▸ **What you need to do**: Could you repeat all the rows below, substituting "rescuer" for every "person standing on mud", changing nothing else and leaving out the pictures?

---+---

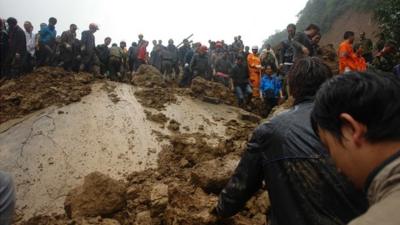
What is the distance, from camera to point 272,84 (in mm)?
9906

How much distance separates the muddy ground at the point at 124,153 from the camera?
155 inches

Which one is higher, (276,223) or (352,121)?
(352,121)

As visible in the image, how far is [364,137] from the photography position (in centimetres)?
103

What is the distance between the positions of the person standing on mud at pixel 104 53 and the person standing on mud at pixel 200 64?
2.38m

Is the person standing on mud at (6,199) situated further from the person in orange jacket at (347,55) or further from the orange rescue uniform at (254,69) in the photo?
the orange rescue uniform at (254,69)

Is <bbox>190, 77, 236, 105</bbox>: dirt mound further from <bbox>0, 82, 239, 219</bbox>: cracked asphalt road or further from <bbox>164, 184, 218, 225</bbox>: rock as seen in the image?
<bbox>164, 184, 218, 225</bbox>: rock

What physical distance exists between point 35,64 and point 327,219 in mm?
9995

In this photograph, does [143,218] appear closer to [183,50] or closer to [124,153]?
[124,153]

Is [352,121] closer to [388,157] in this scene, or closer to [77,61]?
[388,157]

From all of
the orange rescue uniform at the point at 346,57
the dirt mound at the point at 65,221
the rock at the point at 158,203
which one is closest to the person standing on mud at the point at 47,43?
the dirt mound at the point at 65,221

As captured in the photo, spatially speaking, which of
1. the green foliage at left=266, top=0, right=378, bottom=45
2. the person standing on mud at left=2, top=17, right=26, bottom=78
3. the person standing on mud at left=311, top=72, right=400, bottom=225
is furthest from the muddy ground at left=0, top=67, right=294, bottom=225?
the green foliage at left=266, top=0, right=378, bottom=45

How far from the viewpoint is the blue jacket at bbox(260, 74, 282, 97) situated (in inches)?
389

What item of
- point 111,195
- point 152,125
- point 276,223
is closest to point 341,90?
point 276,223

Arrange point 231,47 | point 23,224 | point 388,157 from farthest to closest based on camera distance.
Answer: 1. point 231,47
2. point 23,224
3. point 388,157
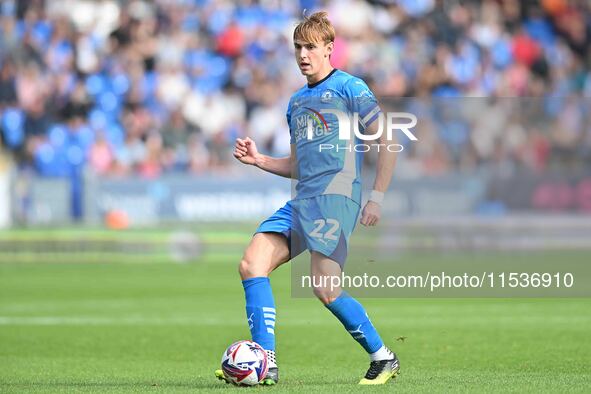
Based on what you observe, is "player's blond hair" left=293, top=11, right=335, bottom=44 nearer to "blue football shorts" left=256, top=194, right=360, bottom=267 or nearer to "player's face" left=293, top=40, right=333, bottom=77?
"player's face" left=293, top=40, right=333, bottom=77

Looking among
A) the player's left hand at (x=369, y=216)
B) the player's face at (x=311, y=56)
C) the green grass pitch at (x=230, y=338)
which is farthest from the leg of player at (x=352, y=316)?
the player's face at (x=311, y=56)

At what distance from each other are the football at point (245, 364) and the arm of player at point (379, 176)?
1110 mm

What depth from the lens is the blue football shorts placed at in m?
8.88

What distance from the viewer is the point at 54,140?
87.0 ft

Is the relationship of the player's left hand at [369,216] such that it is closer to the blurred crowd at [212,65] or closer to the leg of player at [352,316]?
the leg of player at [352,316]

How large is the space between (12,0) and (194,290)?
12912mm

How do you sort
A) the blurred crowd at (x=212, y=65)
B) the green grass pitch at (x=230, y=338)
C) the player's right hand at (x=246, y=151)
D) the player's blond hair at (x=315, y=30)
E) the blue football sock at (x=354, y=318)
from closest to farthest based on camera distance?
the player's blond hair at (x=315, y=30) < the blue football sock at (x=354, y=318) < the player's right hand at (x=246, y=151) < the green grass pitch at (x=230, y=338) < the blurred crowd at (x=212, y=65)

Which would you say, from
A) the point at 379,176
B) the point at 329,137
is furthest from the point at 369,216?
the point at 329,137

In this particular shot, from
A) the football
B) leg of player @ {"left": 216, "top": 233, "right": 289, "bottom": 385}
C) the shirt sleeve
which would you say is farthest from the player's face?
the football

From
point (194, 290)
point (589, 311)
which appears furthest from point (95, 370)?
point (194, 290)

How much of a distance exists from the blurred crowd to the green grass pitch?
197 inches

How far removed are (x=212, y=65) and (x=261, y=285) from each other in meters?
21.0

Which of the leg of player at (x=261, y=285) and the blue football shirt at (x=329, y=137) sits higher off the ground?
the blue football shirt at (x=329, y=137)

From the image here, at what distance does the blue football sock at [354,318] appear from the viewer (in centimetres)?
895
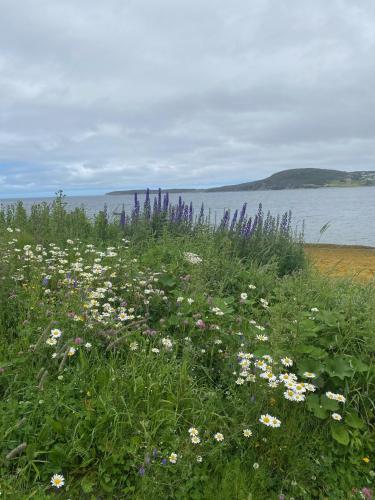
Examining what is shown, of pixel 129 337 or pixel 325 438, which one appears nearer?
pixel 325 438

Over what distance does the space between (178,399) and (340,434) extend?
121 centimetres

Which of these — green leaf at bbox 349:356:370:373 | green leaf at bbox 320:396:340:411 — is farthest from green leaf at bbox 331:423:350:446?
green leaf at bbox 349:356:370:373

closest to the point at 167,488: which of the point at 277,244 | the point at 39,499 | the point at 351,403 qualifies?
the point at 39,499

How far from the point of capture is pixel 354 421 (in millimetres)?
2820

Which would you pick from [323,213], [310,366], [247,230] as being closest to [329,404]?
[310,366]

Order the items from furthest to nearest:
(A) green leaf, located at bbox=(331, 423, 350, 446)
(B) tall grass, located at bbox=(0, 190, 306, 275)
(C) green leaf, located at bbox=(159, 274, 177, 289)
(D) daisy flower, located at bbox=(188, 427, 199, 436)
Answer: (B) tall grass, located at bbox=(0, 190, 306, 275)
(C) green leaf, located at bbox=(159, 274, 177, 289)
(A) green leaf, located at bbox=(331, 423, 350, 446)
(D) daisy flower, located at bbox=(188, 427, 199, 436)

---+---

▸ **Finished exercise**:
What is the distance, from camera to point 272,84 (in mm)?
9906

How much distance separates the muddy ground at the point at 124,153 from the camera?
155 inches

Which one is higher, (276,223) or (352,121)?
(352,121)

As visible in the image, how far is [364,137] from the photography position (in centimetres)?
103

What is the distance between the positions of the rescuer at pixel 104 53 and the rescuer at pixel 200 64?
2.38m

Is the rescuer at (6,199) situated further from the person in orange jacket at (347,55) or further from the orange rescue uniform at (254,69) in the photo?
the orange rescue uniform at (254,69)

Is <bbox>190, 77, 236, 105</bbox>: dirt mound further from <bbox>0, 82, 239, 219</bbox>: cracked asphalt road or further from <bbox>164, 184, 218, 225</bbox>: rock as seen in the image?
<bbox>164, 184, 218, 225</bbox>: rock

What physical distance exists between point 35,64 and point 327,219 in mm?
9995

In this photograph, does [143,218] appear closer to [183,50] or closer to [124,153]?
[124,153]

Is [352,121] closer to [388,157] in this scene, or closer to [77,61]?
[388,157]

From all of
the orange rescue uniform at the point at 346,57
the dirt mound at the point at 65,221
the rock at the point at 158,203
which one is closest to the rescuer at the point at 47,43?
the dirt mound at the point at 65,221

As captured in the photo, spatially speaking, which of
1. the green foliage at left=266, top=0, right=378, bottom=45
2. the rescuer at left=2, top=17, right=26, bottom=78
3. the rescuer at left=311, top=72, right=400, bottom=225
is furthest from the muddy ground at left=0, top=67, right=294, bottom=225?
the green foliage at left=266, top=0, right=378, bottom=45

How far from the viewpoint is the blue jacket at bbox(260, 74, 282, 97) situated (in inches)?
389

What item of
- point 111,195
- point 152,125
- point 276,223
is closest to point 341,90?
point 276,223

Arrange point 231,47 | point 23,224 | point 388,157 from farthest to closest based on camera distance.
Answer: 1. point 231,47
2. point 23,224
3. point 388,157
Based on what you observe, is "player's blond hair" left=293, top=11, right=335, bottom=44 nearer to "blue football shorts" left=256, top=194, right=360, bottom=267 or nearer to "player's face" left=293, top=40, right=333, bottom=77?
"player's face" left=293, top=40, right=333, bottom=77

Looking among
A) the player's left hand at (x=369, y=216)
B) the player's face at (x=311, y=56)
C) the green grass pitch at (x=230, y=338)
which is farthest from the leg of player at (x=352, y=316)?
the player's face at (x=311, y=56)

At what distance from each other are the football at point (245, 364) and the arm of player at point (379, 176)?
1110 mm

What depth from the lens is the blue football shorts placed at in m?
8.88

What distance from the viewer is the point at 54,140?
87.0 ft

Is the relationship of the player's left hand at [369,216] such that it is closer to the blurred crowd at [212,65] or closer to the leg of player at [352,316]?
the leg of player at [352,316]

How large is the space between (12,0) and (194,290)?
12912mm

How do you sort
A) the blurred crowd at (x=212, y=65)
B) the green grass pitch at (x=230, y=338)
C) the player's right hand at (x=246, y=151)
D) the player's blond hair at (x=315, y=30)
E) the blue football sock at (x=354, y=318)
from closest to farthest based on camera distance?
the player's blond hair at (x=315, y=30) < the blue football sock at (x=354, y=318) < the player's right hand at (x=246, y=151) < the green grass pitch at (x=230, y=338) < the blurred crowd at (x=212, y=65)

Which would you say, from
A) the point at 379,176
B) the point at 329,137
is furthest from the point at 369,216?
the point at 329,137

In this particular shot, from
A) the football
B) leg of player @ {"left": 216, "top": 233, "right": 289, "bottom": 385}
C) the shirt sleeve
which would you say is farthest from the player's face?
the football

From
point (194, 290)
point (589, 311)
which appears furthest from point (95, 370)?
point (194, 290)

How much of a distance exists from the blurred crowd to the green grass pitch?
197 inches

How far removed are (x=212, y=65) and (x=261, y=285) from each other in meters?
21.0

Which of the leg of player at (x=261, y=285) and the blue football shirt at (x=329, y=137) sits higher off the ground?
the blue football shirt at (x=329, y=137)

From the image here, at what distance does the blue football sock at [354,318] appear from the viewer (in centimetres)?
895
Examining what is shown, of pixel 129 337 or pixel 325 438, which one appears nearer?
pixel 325 438

Over what distance does the space between (178,399) and (340,434) extend?
121 centimetres

Which of these — green leaf at bbox 349:356:370:373 | green leaf at bbox 320:396:340:411 — is farthest from green leaf at bbox 331:423:350:446?
green leaf at bbox 349:356:370:373

closest to the point at 167,488: which of the point at 277,244 | the point at 39,499 | the point at 351,403 qualifies?
the point at 39,499

How far from the point of capture is pixel 354 421 (in millimetres)?
2820

Which would you pick from [323,213], [310,366], [247,230] as being closest to [329,404]?
[310,366]

Order the items from furthest to nearest:
(A) green leaf, located at bbox=(331, 423, 350, 446)
(B) tall grass, located at bbox=(0, 190, 306, 275)
(C) green leaf, located at bbox=(159, 274, 177, 289)
(D) daisy flower, located at bbox=(188, 427, 199, 436)
Answer: (B) tall grass, located at bbox=(0, 190, 306, 275)
(C) green leaf, located at bbox=(159, 274, 177, 289)
(A) green leaf, located at bbox=(331, 423, 350, 446)
(D) daisy flower, located at bbox=(188, 427, 199, 436)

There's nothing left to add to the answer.